Personal information
- Date of birth: 4 May 1894
- Place of birth: Padua, Italy
- Date of death: 20 October 1915 (aged 21)
- Place of death: Kras, Italy
- Position(s): Forward

Senior career*
- Years: Team / Apps / (Gls)
- 1913–1915: Padova / 16 / (18)

= Silvio Appiani =

Italian footballer

Silvio Appiani (5 April 1894 – 20 October 1915) was an Italian football forward.
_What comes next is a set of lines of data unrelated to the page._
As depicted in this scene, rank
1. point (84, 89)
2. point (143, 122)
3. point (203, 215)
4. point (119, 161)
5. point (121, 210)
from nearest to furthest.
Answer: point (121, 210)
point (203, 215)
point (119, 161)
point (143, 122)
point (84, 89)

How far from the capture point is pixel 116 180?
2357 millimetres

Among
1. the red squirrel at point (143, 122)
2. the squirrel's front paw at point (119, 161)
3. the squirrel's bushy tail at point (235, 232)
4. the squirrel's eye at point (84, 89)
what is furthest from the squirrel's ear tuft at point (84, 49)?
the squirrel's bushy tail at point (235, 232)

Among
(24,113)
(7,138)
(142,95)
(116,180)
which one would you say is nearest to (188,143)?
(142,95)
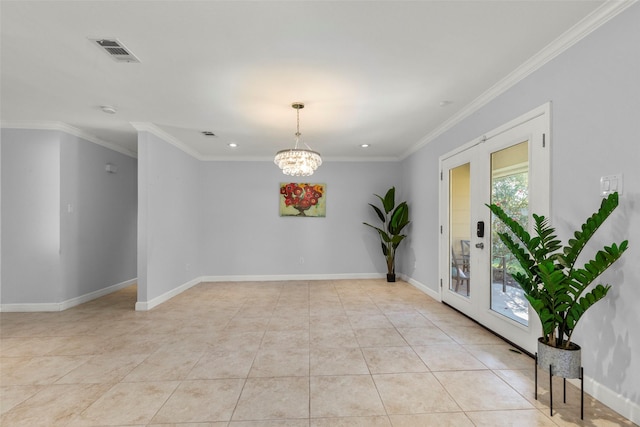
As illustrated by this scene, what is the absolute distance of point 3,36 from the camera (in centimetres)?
223

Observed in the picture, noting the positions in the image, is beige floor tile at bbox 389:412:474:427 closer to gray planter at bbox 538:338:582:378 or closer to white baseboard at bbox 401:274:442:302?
gray planter at bbox 538:338:582:378

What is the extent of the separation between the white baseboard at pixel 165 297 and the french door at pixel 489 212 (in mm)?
4150

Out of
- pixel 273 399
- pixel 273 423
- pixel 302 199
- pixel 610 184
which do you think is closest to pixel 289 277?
pixel 302 199

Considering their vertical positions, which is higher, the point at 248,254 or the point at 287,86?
the point at 287,86

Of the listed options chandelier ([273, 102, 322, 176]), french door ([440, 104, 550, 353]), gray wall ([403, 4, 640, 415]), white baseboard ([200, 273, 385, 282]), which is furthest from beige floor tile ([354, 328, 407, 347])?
white baseboard ([200, 273, 385, 282])

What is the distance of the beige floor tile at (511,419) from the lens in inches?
71.0

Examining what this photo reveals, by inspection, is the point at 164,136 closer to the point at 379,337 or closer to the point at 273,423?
the point at 379,337

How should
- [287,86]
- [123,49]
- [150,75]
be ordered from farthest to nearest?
[287,86], [150,75], [123,49]

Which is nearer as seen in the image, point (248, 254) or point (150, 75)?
point (150, 75)

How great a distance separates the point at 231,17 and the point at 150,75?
1.27 m

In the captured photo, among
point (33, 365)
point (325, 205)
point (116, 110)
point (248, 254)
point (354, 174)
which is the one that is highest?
point (116, 110)

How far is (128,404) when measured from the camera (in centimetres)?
204

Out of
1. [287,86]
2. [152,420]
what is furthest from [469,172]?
[152,420]

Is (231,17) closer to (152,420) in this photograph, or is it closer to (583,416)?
(152,420)
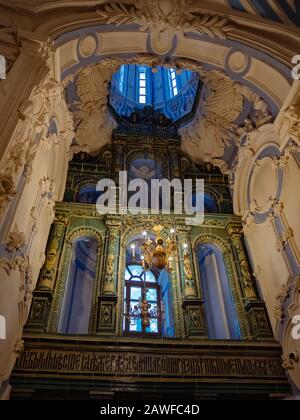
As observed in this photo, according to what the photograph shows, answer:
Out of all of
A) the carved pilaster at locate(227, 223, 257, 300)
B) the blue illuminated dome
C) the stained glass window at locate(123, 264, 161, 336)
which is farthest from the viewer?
the blue illuminated dome

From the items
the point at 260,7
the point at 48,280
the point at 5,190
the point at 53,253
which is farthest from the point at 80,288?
the point at 260,7

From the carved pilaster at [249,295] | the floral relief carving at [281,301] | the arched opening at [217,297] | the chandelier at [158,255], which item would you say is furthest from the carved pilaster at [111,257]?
the floral relief carving at [281,301]

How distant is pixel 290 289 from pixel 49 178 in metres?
6.30

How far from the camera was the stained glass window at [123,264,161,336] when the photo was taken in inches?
332

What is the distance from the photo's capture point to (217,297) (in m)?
9.73

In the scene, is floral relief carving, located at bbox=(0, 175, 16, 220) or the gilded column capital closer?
floral relief carving, located at bbox=(0, 175, 16, 220)

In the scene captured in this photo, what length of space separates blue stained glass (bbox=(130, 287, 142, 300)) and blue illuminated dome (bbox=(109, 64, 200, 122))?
6.86 meters

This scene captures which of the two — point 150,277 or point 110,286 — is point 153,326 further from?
point 150,277

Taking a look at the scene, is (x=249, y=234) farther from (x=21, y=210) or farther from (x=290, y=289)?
(x=21, y=210)

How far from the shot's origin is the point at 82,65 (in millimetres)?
8430

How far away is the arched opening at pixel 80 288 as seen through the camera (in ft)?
32.1

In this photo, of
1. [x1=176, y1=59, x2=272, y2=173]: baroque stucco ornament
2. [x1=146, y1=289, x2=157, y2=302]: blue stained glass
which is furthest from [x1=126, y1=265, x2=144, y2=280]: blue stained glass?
[x1=176, y1=59, x2=272, y2=173]: baroque stucco ornament

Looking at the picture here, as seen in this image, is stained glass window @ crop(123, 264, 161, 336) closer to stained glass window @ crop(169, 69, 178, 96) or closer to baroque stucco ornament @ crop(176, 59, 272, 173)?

The Stadio Silvio Appiani in Padua was named after him.

==Career==
Appiani made his debut on 4 May 1913 with Padova in the Campionato Veneto di Promozione. In the 1913–14 season, he played 2 games: against Petrarca and against Udinese. In 1914, Calcio Padova won the Campionato Veneto-Emiliano di Promozione and went to the Prima Categoria dell'Italia Settentrionale, reaching fourth place behind Vicenza, Hellas Verona and Venezia. Appiani was the driver and gunner of the team and scored 18 goals in 14 games. In 1915, he won the Coppa Veneta.

After enlisting in the army during World War I, Appiani died on 20 October 1915 on Kras at only 21 years old due to an Austrian bombardment.